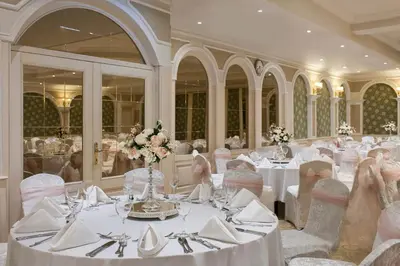 a banquet hall with white tables and chairs and flowers at Elite World Comfy Istanbul Taksim in Istanbul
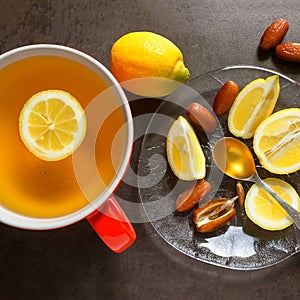 Tea in a red mug. Slices of juicy lemon, dates and spoon of hone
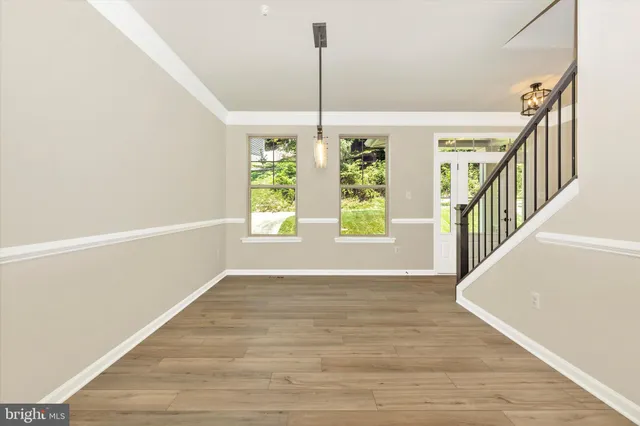 a kitchen with a stove a refrigerator and a wooden floor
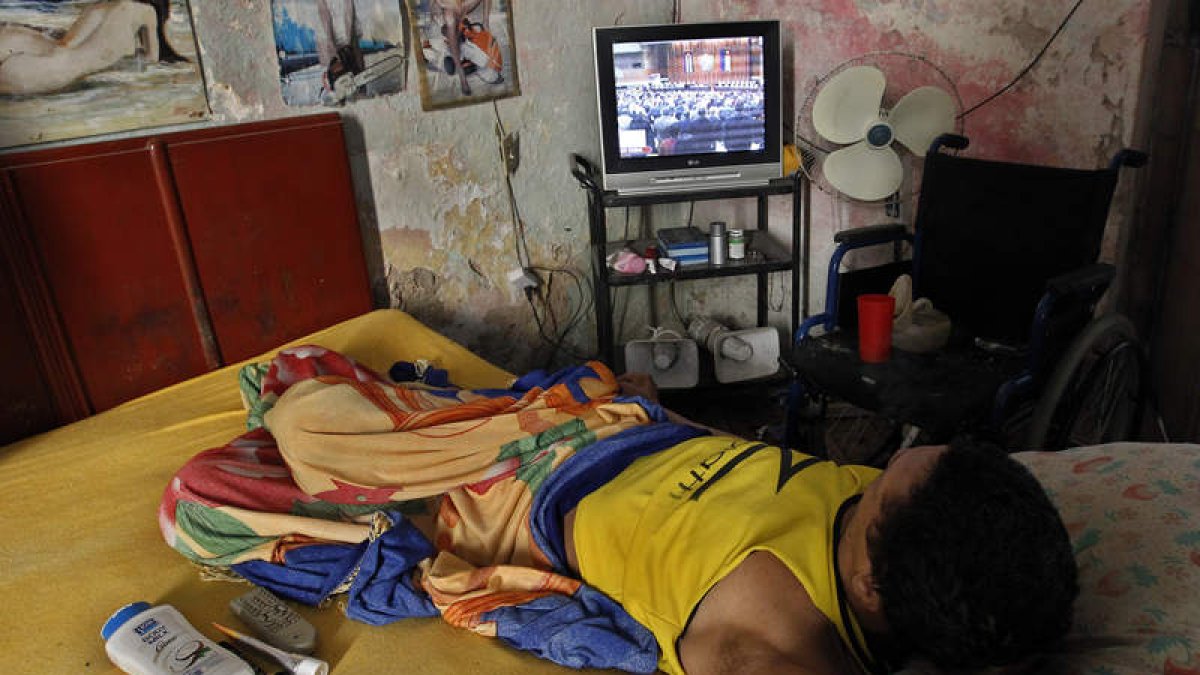 Un ciudadano cubano contempla la renuncia de Raúl Castro por la televisión. ERNESTO MASTRASCUSA
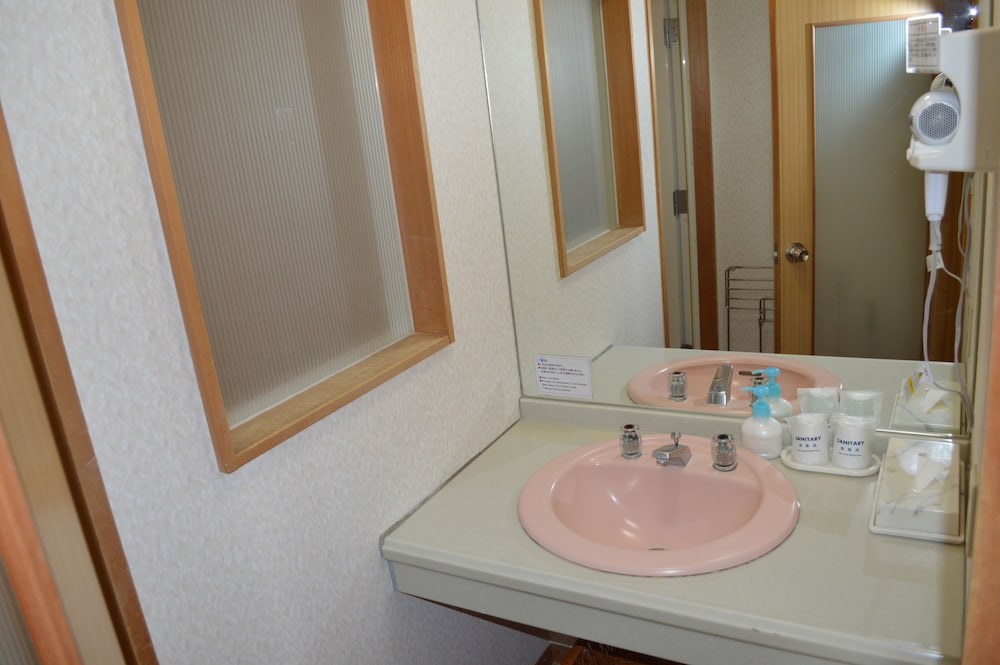 ４階和洋室60sqm　禁煙　ビーチビュー バスルームのシンク0 | 下田大和館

Problem statement. Take the line containing "Tea in a red" through the last line of the material and retype exactly those lines, both ends included, with no pictures.

Task response.
 Tea in a red mug. Slices of juicy lemon, dates and spoon of hone
 a kitchen with a stove a refrigerator and a wooden floor
 Un ciudadano cubano contempla la renuncia de Raúl Castro por la televisión. ERNESTO MASTRASCUSA
 ４階和洋室60sqm　禁煙　ビーチビュー バスルームのシンク0 | 下田大和館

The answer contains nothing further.